Supplied text —
*****

I'm approaching the point on the sweater-front where I begin doing the zig-zag motif in the center.
I tried knitting on it while I read, but wound up switching over to the Southwestern socks.
Reading
I read a lot. Not just for work (which includes textbook stuff, journal articles, online articles, and student papers as well as books in my field of interest) but also for entertainment. One of the great joys, I've found, is beginning a new novel - getting to know the characters, trying to figure out if the narrator is reliable or not, becoming accustomed to the author's voice or voices.
Monday night I finished the book my book club is reading for this month: "The Dress Lodger" by Sheri Holman. It's a different sort of book from what I normally read - it's very definitely a modern novel in its sensibilities but harks back to the Victorian novels (like Dickens or Eliot or Trollope) in its narration and in some stylistic touches. If I had to sum it up in a phrase, I'd say it was "fascinating but gruesome". It follows a couple groups of characters - a young prostitute (the "dress lodger" of the title; she wears borrowed finery to attract her johns), a doctor and his fiancee, a little girl obsessed by a ferret. The book is set in Sunderland (a part of northern England) at the beginning of its 1831 cholera plague. (hence the gruesome part - there are some pretty intense descriptions of the symptoms, of the horrific treatments, of what happens before and after death). If it makes sense at all for me to say this, I liked it but didn't like it.

*****

Records shown —
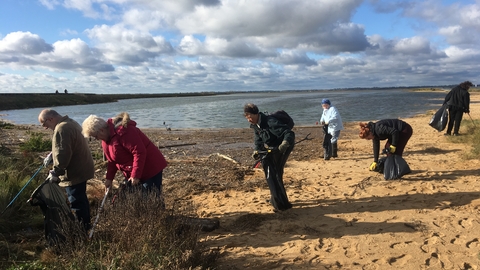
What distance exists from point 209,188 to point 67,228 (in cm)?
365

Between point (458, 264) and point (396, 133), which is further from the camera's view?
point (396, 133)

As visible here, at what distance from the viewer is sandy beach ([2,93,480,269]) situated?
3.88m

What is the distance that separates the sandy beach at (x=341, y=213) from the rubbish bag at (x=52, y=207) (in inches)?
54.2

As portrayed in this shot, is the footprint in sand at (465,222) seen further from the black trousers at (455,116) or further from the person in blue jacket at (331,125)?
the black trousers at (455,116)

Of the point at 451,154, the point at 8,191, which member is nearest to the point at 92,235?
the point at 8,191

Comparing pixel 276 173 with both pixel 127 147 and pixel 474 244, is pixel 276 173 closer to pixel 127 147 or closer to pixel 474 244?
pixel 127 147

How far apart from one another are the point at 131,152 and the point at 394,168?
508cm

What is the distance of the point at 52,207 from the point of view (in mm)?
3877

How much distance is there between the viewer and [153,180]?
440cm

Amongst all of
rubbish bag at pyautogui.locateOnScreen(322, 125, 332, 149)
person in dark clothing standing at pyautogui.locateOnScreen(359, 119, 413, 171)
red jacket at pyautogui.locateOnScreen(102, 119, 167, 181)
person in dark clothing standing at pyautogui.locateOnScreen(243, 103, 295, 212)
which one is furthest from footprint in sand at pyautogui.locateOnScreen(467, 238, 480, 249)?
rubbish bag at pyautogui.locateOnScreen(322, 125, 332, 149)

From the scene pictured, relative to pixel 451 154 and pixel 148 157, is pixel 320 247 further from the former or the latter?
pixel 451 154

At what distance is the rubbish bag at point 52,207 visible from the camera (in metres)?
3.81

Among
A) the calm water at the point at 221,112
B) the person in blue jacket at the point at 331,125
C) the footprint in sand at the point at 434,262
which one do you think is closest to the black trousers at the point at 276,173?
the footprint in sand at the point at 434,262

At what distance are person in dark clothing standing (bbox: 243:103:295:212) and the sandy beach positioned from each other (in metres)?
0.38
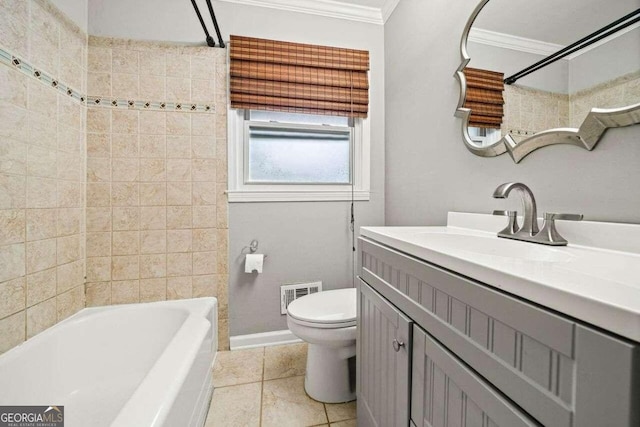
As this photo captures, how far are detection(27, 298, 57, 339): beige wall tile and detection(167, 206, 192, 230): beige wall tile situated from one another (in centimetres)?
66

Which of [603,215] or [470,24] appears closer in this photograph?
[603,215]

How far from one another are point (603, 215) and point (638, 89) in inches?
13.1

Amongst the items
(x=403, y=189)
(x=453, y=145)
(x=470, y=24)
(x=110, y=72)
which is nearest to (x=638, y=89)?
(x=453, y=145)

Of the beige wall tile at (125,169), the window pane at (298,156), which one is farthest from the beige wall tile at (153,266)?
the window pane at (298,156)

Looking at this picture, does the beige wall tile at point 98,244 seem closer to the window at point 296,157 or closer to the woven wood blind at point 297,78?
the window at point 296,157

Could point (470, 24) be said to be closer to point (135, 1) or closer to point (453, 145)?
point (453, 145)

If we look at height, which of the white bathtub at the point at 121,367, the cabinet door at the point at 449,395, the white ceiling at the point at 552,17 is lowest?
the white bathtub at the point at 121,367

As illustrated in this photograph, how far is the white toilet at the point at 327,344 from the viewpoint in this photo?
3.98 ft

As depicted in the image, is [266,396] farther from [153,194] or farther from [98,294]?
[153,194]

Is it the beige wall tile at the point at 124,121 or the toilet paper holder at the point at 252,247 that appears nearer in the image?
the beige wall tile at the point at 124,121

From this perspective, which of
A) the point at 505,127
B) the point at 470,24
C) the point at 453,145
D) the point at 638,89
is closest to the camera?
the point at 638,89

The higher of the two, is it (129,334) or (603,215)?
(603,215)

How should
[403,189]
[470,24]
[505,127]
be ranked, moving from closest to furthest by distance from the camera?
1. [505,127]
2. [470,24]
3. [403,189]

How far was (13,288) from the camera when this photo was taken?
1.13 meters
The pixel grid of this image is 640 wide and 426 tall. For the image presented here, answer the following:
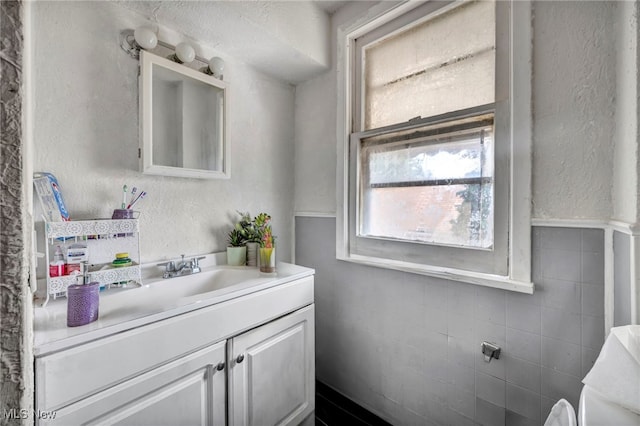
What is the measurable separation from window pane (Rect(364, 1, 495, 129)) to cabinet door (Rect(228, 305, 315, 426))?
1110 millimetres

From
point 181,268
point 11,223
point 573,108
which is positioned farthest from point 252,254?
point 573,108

*****

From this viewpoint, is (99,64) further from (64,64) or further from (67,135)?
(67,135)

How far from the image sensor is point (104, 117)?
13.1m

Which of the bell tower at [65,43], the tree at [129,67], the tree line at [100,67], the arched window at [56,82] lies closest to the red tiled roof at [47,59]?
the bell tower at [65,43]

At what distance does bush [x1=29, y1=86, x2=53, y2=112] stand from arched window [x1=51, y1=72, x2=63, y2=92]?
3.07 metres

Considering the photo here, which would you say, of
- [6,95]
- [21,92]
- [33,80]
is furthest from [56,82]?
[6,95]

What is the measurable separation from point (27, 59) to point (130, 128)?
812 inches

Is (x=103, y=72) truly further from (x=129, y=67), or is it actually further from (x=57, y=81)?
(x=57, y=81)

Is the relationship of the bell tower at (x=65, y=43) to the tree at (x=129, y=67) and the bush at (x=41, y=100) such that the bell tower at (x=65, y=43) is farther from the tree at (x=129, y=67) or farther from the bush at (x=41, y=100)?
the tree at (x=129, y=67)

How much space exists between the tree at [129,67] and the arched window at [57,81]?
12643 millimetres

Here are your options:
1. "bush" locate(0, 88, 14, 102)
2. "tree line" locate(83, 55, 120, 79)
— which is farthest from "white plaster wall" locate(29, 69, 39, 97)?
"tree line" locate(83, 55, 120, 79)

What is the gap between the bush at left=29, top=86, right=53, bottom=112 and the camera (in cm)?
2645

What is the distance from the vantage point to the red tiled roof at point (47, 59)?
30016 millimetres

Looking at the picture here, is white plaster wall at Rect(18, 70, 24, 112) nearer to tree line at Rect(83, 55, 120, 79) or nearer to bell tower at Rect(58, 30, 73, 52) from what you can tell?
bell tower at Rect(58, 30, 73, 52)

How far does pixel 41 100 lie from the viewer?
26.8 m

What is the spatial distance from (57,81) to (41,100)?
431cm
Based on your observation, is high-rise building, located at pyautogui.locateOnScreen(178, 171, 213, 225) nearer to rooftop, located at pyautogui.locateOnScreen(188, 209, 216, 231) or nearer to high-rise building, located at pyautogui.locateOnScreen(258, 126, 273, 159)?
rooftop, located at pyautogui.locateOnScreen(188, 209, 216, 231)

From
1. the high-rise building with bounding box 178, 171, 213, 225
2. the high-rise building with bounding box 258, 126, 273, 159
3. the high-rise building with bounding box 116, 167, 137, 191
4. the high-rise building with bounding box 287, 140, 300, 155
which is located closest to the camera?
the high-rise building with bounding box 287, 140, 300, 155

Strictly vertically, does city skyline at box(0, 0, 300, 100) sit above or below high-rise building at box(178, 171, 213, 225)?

*****

Actions to take —
[A] Retype the blog post between "I tried knitting" and "voice or voices.", inclusive.
[B] List every kind of reading that the blog post counts as reading for work.
You won't need the listing for anything here.

Answers for the tasks —
[A]
I tried knitting on it while I read, but wound up switching over to the Southwestern socks.
Reading
I read a lot. Not just for work (which includes textbook stuff, journal articles, online articles, and student papers as well as books in my field of interest) but also for entertainment. One of the great joys, I've found, is beginning a new novel - getting to know the characters, trying to figure out if the narrator is reliable or not, becoming accustomed to the author's voice or voices.

[B] Textbook stuff, journal articles, online articles, student papers, and books in the writer's field of interest.